I have a StoredProc declared like this:

CREATE PROCEDURE "FF_ListFields" (IN "aFarmersID" INTEGER)
BEGIN
 DECLARE Crsr CURSOR WITH RETURN FOR Stmt;
PREPARE Stmt FROM
' SELECT
 FarmersID,
 COUNT(*) as FieldCount,
 CAST(LIST(CAST(YieldEstimate as VARCHAR)) as VARCHAR) as YieldEstimates,
 CAST(LIST(CAST(AcreageTotal as VARCHAR)) as VARCHAR) as FieldSizes
 FROM FarmFields WHERE FarmersID = ? ';
OPEN Crsr USING aFarmersID;
END

I want to write a select like this (or similar):

SELECT
 F.Name,
 FF.FieldCount,
 FF.YieldEstimates
FROM Farmers F,
           FF_ListFields(F.FarmersID) FF

I think it is impossible, i.e. I can only use a StoredProc result-set  within a StoredProc, not with reference to other database objects.

Is this the case?
Tue, Aug 2 2016 2:55 AMPermanent Link

Roy Lambert

NLH Associates

Team Elevate Team Elevate

Adam


Never having tried it I suspect that impossible is right. Did you try it and if so what result did you get?

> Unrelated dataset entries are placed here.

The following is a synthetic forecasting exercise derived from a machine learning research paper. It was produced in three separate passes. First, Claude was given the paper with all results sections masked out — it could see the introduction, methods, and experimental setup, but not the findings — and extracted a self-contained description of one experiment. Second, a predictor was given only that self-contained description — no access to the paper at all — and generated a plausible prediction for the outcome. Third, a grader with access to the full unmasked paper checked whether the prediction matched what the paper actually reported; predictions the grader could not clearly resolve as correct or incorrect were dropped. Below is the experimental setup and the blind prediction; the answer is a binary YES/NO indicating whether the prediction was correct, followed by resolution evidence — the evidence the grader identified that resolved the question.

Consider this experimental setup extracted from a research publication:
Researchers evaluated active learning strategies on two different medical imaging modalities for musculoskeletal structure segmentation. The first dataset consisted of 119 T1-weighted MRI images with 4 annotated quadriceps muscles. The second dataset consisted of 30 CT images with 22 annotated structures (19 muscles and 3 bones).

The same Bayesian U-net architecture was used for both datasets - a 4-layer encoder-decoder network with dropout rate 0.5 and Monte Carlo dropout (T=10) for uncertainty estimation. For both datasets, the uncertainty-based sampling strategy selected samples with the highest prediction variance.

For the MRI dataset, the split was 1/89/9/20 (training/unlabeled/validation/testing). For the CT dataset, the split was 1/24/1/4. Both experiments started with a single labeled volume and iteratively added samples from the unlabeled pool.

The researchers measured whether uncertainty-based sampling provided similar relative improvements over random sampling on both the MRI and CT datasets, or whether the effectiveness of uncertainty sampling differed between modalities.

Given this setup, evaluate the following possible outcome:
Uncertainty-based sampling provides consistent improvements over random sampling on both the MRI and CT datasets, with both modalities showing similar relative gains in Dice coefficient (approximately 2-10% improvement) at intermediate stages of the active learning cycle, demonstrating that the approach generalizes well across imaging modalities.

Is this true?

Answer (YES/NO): NO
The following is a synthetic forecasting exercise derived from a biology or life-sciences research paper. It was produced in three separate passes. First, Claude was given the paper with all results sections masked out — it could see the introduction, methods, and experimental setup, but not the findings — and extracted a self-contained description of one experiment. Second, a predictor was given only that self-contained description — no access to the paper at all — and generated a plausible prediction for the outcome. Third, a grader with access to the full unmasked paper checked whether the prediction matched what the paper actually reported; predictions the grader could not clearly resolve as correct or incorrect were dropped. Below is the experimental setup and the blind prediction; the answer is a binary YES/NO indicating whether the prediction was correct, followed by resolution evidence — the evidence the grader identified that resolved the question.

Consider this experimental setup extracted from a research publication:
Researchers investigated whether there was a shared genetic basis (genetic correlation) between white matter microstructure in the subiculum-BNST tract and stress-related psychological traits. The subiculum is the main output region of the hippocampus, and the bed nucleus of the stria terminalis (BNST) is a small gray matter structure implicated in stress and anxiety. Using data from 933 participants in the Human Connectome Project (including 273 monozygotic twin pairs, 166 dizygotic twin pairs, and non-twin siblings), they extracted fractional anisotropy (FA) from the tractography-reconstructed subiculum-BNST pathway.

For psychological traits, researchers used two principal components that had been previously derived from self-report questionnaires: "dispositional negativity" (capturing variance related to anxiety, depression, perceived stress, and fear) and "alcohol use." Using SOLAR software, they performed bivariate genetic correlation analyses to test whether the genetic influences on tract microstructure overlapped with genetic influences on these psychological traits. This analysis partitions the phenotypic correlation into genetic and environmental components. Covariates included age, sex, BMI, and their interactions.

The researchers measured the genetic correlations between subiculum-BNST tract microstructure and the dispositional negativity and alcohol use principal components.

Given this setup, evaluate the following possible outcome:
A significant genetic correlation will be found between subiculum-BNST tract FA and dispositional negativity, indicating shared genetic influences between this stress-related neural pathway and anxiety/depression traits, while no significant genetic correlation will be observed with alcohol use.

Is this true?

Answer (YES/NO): NO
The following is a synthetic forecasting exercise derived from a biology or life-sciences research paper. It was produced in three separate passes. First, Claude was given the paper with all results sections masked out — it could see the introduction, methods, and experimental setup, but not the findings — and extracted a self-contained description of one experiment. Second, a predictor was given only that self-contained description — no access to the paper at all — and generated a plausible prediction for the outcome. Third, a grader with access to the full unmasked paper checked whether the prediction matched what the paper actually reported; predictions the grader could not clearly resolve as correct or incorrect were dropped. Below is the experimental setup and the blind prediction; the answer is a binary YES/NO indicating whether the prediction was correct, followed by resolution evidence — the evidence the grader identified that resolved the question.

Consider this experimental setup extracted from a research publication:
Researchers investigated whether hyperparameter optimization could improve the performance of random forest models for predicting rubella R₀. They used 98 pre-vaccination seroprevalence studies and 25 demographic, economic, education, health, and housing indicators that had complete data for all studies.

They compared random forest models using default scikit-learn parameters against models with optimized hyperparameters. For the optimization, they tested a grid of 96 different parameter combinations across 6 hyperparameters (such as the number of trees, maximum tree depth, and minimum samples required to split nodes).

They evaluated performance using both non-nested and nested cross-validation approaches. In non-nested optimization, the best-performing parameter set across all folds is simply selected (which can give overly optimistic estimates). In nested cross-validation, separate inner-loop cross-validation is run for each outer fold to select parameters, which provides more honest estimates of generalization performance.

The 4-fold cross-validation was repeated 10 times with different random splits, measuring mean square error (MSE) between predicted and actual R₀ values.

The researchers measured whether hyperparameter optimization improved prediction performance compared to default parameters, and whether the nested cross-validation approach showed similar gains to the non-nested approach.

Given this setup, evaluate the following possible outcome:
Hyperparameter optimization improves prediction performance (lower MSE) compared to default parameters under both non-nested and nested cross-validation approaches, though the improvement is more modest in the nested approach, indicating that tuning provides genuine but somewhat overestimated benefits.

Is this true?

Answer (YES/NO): YES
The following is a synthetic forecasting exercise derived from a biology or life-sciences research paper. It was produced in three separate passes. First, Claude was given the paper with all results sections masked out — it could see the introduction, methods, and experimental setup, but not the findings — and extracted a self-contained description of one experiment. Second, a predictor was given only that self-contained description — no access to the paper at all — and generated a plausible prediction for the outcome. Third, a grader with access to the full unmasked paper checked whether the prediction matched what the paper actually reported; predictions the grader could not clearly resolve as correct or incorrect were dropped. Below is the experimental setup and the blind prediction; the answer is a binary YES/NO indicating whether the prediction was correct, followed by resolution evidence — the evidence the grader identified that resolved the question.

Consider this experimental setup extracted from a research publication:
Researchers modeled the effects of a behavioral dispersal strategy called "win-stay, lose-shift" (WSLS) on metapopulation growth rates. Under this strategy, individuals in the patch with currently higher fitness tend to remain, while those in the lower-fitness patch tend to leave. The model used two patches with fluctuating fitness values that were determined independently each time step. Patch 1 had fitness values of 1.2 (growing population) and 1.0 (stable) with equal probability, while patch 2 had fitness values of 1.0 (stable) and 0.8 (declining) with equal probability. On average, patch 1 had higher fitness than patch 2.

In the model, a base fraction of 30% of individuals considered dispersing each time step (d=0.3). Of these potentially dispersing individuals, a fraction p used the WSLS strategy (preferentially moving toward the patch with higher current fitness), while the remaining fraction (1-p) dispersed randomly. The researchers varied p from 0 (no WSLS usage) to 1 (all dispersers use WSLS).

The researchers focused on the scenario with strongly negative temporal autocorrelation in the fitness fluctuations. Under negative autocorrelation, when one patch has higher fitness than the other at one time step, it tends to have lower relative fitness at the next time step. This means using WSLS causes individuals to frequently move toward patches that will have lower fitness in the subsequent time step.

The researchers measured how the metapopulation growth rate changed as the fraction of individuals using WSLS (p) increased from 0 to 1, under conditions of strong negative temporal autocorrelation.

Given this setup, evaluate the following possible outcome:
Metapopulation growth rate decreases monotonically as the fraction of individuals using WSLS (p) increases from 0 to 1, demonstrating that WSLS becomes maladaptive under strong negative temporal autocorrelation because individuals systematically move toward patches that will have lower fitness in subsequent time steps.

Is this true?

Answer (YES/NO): NO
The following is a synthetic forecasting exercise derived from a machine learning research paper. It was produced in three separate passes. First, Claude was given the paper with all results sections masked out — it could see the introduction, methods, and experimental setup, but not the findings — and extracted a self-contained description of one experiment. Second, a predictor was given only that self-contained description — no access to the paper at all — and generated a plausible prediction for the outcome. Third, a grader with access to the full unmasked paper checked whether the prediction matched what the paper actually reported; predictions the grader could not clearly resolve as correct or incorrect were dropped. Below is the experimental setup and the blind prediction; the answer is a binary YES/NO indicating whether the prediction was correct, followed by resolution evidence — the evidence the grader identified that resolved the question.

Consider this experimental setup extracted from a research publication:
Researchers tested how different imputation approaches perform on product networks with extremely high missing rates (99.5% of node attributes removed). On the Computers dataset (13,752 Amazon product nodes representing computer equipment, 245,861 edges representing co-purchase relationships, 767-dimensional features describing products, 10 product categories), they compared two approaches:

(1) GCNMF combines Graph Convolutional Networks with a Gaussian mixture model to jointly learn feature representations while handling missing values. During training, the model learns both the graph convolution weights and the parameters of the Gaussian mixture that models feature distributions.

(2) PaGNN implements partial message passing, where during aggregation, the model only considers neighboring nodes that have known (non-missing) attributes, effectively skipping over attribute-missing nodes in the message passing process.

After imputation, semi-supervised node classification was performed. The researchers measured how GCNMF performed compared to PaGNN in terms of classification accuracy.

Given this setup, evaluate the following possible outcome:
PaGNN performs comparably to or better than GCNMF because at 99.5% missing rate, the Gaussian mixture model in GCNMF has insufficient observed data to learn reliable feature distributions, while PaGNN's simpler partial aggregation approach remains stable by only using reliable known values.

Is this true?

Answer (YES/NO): YES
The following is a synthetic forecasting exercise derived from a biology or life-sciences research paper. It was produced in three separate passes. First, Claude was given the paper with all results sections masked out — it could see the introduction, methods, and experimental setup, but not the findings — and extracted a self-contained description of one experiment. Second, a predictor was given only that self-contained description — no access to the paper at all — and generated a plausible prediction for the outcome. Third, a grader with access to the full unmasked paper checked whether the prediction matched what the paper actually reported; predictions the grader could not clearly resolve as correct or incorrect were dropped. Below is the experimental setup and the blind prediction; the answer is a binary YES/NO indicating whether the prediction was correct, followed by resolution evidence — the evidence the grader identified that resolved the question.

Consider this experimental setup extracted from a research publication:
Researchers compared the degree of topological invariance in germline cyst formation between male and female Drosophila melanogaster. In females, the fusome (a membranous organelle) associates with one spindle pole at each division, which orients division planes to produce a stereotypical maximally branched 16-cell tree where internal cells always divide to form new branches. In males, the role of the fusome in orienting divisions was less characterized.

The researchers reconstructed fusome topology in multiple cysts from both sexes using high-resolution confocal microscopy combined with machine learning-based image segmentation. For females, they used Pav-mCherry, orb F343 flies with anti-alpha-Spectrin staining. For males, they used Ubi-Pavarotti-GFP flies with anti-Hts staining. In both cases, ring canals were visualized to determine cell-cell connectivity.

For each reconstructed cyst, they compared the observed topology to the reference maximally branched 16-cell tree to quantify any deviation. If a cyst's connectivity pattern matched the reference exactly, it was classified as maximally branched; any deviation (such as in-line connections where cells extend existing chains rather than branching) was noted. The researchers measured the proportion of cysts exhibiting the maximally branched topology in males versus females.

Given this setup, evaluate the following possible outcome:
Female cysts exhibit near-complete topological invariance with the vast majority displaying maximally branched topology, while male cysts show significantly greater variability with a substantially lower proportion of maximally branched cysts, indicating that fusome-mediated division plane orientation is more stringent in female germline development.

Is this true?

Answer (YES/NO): YES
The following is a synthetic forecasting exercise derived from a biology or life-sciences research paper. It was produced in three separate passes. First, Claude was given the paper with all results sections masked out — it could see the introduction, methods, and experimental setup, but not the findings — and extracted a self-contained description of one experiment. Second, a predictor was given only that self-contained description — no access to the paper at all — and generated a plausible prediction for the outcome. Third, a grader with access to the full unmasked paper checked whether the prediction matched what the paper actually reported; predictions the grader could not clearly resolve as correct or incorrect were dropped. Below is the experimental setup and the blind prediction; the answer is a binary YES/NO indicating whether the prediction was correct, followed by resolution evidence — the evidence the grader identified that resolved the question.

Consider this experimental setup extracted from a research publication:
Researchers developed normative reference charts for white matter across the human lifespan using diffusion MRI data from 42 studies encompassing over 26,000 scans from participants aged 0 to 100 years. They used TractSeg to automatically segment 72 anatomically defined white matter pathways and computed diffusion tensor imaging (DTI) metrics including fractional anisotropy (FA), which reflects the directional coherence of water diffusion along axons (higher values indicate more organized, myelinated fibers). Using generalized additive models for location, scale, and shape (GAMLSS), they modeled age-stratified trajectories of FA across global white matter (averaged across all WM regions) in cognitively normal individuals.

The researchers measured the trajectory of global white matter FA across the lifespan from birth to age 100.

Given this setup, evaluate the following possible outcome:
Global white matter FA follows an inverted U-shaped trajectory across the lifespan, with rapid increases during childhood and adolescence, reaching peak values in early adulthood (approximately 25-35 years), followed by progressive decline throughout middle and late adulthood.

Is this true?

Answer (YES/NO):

Think of it in Delphi terms. You declare a procedure and expect to be able to access its internal variables outside of the procedure. It may be possible with a function - again I don't know never having tried it.

In my case I do have a number of scripts that produce temporary in-memory tables but those use CREATE TABLE so I can access it.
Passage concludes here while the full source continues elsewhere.